### Action item
All lines from the entries below that contain the string "found" should be copied out.

### Records to use
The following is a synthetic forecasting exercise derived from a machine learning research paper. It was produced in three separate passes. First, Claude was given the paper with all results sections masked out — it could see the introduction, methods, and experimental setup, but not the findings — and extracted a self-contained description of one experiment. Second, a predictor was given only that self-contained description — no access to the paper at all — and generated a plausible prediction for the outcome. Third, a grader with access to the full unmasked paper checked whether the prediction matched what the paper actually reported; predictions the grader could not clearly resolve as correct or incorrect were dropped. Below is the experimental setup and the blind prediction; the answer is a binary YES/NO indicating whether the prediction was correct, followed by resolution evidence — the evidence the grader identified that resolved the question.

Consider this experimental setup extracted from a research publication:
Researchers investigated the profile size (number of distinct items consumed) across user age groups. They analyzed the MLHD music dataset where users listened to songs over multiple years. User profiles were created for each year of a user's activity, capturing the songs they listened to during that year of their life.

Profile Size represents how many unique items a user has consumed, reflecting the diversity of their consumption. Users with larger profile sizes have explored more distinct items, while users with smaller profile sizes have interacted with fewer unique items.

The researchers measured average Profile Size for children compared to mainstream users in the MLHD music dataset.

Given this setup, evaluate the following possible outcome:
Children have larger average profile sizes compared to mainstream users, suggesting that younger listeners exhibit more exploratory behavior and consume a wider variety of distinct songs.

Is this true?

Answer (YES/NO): NO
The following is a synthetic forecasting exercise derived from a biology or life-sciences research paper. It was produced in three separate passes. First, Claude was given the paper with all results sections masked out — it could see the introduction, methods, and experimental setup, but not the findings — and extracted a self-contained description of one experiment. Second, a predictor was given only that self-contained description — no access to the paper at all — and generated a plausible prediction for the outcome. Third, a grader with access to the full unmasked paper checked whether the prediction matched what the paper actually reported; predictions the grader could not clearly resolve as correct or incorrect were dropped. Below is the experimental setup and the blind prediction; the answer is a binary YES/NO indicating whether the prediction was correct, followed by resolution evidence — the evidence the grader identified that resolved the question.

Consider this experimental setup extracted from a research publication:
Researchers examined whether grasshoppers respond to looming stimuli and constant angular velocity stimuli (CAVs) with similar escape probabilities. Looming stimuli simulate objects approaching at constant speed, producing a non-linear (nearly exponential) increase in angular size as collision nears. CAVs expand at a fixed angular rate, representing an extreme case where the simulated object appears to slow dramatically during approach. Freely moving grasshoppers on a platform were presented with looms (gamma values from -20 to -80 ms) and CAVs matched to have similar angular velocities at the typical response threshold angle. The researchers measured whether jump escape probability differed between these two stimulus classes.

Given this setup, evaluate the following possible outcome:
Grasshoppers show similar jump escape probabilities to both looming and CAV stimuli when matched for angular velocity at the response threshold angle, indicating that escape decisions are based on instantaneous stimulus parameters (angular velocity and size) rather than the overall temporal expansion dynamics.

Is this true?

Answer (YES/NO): YES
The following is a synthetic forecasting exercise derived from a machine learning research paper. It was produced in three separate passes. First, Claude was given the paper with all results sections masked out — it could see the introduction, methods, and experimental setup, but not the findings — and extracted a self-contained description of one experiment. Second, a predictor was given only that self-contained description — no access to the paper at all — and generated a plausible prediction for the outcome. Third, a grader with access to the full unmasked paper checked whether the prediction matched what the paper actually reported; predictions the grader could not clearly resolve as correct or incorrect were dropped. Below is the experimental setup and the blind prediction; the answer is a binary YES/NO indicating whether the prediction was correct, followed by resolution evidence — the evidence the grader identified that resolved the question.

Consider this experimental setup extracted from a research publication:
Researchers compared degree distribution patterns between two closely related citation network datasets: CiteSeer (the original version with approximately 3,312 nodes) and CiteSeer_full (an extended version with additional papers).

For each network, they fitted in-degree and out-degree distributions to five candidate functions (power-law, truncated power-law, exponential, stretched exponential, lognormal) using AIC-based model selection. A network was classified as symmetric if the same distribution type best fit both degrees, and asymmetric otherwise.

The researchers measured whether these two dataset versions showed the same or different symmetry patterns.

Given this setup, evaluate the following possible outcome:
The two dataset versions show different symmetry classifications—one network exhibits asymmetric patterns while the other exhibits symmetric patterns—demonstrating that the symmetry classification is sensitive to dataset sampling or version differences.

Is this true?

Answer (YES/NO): NO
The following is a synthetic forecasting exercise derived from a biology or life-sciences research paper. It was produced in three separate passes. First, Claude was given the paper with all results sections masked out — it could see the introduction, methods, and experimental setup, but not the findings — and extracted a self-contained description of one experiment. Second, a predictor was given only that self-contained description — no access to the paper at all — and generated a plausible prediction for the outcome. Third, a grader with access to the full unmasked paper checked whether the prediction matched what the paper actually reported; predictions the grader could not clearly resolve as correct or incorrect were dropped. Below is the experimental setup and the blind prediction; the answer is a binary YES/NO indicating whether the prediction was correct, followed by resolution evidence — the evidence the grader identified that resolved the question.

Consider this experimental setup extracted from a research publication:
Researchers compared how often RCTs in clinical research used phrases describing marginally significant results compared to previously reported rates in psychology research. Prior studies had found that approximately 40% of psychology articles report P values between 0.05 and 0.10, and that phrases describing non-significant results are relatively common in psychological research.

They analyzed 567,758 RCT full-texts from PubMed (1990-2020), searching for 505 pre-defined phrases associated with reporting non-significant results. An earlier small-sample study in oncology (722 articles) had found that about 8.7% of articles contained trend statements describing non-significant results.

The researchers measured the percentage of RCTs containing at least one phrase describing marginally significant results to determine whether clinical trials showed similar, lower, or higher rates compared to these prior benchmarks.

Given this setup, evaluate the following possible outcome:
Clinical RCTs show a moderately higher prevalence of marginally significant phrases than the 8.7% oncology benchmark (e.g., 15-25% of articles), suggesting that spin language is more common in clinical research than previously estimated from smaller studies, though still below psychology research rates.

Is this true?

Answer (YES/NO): NO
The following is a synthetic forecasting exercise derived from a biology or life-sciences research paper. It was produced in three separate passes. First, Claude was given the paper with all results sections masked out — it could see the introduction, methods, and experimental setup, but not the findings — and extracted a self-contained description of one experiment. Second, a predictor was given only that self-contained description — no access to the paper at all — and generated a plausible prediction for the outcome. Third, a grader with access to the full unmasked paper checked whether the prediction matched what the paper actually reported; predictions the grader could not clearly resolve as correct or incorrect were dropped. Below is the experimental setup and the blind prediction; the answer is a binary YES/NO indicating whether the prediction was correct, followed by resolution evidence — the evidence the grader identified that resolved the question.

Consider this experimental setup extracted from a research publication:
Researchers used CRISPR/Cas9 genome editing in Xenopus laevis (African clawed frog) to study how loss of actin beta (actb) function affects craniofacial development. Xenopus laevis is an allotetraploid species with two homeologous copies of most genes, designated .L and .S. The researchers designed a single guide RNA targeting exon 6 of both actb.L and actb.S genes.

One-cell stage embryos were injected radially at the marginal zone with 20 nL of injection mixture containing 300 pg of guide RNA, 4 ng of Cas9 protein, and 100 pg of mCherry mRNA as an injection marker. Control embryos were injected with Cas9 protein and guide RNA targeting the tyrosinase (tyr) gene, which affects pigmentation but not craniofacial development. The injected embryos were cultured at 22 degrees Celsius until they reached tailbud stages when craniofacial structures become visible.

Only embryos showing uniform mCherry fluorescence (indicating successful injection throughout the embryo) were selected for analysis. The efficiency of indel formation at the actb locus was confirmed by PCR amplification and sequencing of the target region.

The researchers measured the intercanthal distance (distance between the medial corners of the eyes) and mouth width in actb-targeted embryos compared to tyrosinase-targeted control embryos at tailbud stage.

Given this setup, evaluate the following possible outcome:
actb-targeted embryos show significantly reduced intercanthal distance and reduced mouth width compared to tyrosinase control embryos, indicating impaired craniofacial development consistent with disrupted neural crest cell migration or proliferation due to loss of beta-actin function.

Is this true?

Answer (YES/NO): YES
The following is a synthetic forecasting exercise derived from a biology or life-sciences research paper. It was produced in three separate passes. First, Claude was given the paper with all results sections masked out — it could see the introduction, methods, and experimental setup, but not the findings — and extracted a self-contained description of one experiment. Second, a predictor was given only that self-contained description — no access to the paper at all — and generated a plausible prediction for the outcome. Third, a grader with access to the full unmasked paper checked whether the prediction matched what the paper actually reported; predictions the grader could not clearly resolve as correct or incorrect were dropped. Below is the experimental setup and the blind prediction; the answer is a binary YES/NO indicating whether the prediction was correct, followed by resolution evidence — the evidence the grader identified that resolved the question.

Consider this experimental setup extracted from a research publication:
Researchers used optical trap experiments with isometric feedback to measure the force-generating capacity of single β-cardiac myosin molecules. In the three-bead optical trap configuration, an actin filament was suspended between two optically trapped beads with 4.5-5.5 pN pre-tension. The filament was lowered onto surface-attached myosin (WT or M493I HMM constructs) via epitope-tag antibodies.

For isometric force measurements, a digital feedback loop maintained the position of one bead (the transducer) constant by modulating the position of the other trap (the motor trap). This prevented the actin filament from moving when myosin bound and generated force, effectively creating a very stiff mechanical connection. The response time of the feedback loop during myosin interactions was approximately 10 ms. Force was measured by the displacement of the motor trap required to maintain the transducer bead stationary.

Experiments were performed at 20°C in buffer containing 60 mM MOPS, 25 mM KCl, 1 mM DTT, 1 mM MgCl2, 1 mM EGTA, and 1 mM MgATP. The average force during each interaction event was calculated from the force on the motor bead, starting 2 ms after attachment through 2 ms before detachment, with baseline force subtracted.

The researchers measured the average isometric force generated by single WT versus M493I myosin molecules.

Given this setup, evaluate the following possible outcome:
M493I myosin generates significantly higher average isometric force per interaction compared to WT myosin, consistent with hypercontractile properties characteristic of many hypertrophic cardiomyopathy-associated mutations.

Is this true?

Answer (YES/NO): YES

### Solution
Researchers compared how often RCTs in clinical research used phrases describing marginally significant results compared to previously reported rates in psychology research. Prior studies had found that approximately 40% of psychology articles report P values between 0.05 and 0.10, and that phrases describing non-significant results are relatively common in psychological research.
They analyzed 567,758 RCT full-texts from PubMed (1990-2020), searching for 505 pre-defined phrases associated with reporting non-significant results. An earlier small-sample study in oncology (722 articles) had found that about 8.7% of articles contained trend statements describing non-significant results.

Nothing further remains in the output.